Au premier abord, c’est une alliance qui peut paraître surprenante. D’un côté Israël, état juif et première puissance économique et militaire du Moyen-Orient. De l’autre l’Azerbaïdjan, République post-soviétique, située aux confins des mondes turc, russe, perse et arabe, à majorité chiite. Tout semble opposer ces deux pays.

Pourtant, depuis 1992, les liens bilatéraux n’ont cessé de se renforcer, notamment face à la montée en puissance de Téhéran. Pour Israël, jouer la carte azerbaïdjanaise présente plusieurs avantages. La position géographique de l’Azerbaïdjan présente un intérêt stratégique majeur à la frontière nord de l’Iran. Elle lui permet d’avoir un point de chute dans le Caucase. Par ailleurs, économiquement, 20% de la consommation israélienne de pétrole provient d’Azerbaïdjan.

Du coté de Bakou, cette relation est construite sur plusieurs dimensions.
Au niveau sécuritaire, Bakou est particulièrement intéressé par la technologie militaire israélienne. Le récent retour sur le devant de la scène du conflit du Nagorno-Karabakh ne démentit pas cet intérêt.

Cette région, ainsi que sept provinces alentour, est occupée par l’Arménie depuis plus de 20 ans. De nombreuses organisations internationales, notamment les Nations unies et le Parlement européen, ont voté des résolutions appelant au retrait immédiat et inconditionnel des troupes arméniennes.

Un sondage effectué il y a quelques semaines par l’Institut de sondage américain Arthur J. Finkelstein montrait que cette question était la plus importante pour plus de 96 % des Azerbaïdjanais.

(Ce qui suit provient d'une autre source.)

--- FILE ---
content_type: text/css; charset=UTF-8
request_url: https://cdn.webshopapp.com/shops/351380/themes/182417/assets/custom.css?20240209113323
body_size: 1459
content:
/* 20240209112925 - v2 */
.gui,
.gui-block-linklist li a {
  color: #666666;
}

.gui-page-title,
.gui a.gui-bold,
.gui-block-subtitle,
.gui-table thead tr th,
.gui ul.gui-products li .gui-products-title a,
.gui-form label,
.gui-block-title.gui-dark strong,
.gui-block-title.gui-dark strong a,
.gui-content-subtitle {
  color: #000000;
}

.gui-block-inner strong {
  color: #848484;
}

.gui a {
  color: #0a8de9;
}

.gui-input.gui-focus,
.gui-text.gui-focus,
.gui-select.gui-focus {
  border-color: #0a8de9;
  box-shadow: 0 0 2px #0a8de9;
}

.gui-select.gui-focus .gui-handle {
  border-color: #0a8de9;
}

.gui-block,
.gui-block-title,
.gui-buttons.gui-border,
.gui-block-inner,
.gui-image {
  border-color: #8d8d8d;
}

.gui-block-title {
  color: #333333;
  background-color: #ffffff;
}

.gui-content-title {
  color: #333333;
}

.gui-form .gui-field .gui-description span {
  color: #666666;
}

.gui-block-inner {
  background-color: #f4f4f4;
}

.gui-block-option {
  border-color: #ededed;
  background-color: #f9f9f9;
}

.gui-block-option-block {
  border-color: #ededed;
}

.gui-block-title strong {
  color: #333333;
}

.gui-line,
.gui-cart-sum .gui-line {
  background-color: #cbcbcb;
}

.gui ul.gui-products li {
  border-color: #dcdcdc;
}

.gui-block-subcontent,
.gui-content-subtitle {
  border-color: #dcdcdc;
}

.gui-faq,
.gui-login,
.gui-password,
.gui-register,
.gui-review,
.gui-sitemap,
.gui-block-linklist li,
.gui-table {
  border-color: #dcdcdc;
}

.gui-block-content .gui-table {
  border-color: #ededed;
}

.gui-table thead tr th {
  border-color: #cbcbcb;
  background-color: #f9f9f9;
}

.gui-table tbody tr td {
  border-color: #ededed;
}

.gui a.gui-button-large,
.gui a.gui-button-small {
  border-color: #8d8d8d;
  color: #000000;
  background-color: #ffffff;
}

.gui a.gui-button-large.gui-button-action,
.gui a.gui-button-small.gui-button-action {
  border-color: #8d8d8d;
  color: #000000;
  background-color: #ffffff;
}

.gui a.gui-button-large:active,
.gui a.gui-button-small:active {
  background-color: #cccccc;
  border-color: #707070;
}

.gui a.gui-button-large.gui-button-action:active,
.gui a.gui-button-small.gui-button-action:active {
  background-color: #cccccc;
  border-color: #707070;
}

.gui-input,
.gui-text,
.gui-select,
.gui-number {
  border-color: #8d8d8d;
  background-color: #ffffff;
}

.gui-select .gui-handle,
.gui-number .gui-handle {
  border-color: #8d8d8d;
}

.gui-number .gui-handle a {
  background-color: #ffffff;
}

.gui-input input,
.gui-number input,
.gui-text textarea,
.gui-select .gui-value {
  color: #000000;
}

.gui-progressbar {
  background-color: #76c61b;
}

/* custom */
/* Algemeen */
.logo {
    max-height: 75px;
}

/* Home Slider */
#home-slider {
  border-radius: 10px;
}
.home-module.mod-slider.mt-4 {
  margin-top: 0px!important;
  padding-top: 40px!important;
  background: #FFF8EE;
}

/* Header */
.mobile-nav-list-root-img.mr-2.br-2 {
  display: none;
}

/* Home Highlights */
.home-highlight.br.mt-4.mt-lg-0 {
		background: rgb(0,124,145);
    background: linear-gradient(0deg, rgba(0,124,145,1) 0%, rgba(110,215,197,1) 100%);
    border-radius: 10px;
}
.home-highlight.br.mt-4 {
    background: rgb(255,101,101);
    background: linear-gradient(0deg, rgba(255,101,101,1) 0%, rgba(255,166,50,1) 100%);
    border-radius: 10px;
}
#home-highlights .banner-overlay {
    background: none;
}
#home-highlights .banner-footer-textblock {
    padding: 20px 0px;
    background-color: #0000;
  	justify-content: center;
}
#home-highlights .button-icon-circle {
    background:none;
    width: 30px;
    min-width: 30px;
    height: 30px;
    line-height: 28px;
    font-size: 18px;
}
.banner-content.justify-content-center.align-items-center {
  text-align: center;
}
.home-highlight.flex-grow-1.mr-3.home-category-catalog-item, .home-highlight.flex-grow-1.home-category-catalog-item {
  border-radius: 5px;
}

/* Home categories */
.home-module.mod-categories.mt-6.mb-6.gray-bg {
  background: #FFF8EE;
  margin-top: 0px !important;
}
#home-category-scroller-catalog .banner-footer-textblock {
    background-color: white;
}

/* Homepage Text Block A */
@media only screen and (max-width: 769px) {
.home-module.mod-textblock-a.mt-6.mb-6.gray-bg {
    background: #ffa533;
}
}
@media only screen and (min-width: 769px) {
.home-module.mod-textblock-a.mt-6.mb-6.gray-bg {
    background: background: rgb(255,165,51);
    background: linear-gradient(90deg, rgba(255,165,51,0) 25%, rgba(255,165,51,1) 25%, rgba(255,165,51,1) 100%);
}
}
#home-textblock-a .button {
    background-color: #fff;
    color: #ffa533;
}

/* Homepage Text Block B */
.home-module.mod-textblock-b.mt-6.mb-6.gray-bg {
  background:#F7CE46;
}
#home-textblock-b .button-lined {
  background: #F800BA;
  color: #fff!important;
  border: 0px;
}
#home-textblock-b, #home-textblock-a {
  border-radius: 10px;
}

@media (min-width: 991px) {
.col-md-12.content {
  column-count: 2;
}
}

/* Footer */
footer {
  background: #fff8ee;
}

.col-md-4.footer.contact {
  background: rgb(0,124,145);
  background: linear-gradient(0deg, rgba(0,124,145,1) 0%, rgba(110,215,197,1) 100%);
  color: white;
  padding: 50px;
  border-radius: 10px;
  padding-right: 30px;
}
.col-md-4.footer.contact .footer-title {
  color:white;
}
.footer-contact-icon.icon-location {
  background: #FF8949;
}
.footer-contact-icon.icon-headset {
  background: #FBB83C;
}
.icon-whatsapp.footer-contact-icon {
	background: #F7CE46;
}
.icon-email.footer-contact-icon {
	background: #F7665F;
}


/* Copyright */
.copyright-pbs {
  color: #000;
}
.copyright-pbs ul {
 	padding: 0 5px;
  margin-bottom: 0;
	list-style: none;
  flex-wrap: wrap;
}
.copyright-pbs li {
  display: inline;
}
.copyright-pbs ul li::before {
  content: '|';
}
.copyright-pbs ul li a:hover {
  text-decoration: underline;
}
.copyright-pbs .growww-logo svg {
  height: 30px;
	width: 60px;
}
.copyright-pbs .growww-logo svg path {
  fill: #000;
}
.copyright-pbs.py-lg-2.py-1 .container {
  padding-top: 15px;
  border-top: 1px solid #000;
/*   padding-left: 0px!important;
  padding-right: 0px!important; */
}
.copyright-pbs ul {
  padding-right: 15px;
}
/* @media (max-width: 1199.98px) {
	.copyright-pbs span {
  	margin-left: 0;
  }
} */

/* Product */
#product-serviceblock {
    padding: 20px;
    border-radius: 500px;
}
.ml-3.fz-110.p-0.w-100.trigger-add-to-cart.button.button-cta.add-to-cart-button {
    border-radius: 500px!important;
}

En effet, le 12 avril dernier, ce territoire du Sud Caucase basculait dans la violence. Bien qu’un cessez-le-feu soit en vigueur, ce nouvel épisode du conflit a fait une douzaine de morts. Fort peu médiatisé, il a jeté plus d’un million de réfugiés sur les routes de l’exil depuis le milieu des années 90.

Dans ce contexte, l’Azerbaïdjan a acquis la semaine dernière des batteries du système de défense israélien Dôme de Fer. Cette nouvelle s’inscrit dans le contexte géopolitique régional – sa rivale arménienne a en effet acquis des missiles balistiques russes.

Par ailleurs, Bakou se méfie de Téhéran et de ces projets pan-chiites. Bien que la communauté azerie-iranienne représente 20% de la population du grand voisin perse, l’Azerbaïdjan est très attaché à son modèle politique et refuse toute ingérence, visant à propager la Révolution islamique sur son territoire. A plusieurs reprises, les services de sécurité azerbaïdjanais ont expulsé des Iraniens prêchant dans des mosquées le rejet du modèle séculier de la petite République du Caucase.

Preuve en est du refus du modèle iranien, le 26 septembre dernier, les électeurs ont soutenu à une importante majorité – plus de 69% – l’extension du mandat présidentiel et la création d’une nouvelle position de vice-président.

Le Parlement européen, attentif au bon déroulement du scrutin, a dit qu’il respectait les résultats. Bruxelles avait d’ailleurs envoyé une délégation pour contrôler l’ouverture et la fermeture des bureaux de vote. 117 observateurs internationaux de 18 organisations internationales, incluant l’Assemblée Parlementaire du Conseil de l’Europe étaient présents. L’Assemblée parlementaire n’a pas manqué de féliciter le peuple et les autorités d’Azerbaïdjan pour la tenue d’un référendum, considéré comme « légal et légitime, conforme à la Constitution et à la législation nationale, et comme une étape vers un développement stable et durable ». De même, le vice-président du Parlement européen Ryszard Czarnecki disait, suite au référendum « nous respecterons les résultats car pour nous la volonté du peuple est la plus importante ». Dont acte.

Ces résultats sont extrêmement encourageants. Ils démontrent la capacité et la détermination de l’Azerbaïdjan à s’engager dans un processus sur, durable et stable pour le développement du pays. C’est aussi une nouvelle encourageante pour Israël car les alliés sûrs dans une région géopolitiquement déséquilibrée et géostratégiquement instable, se comptent sur les doigts d’une main.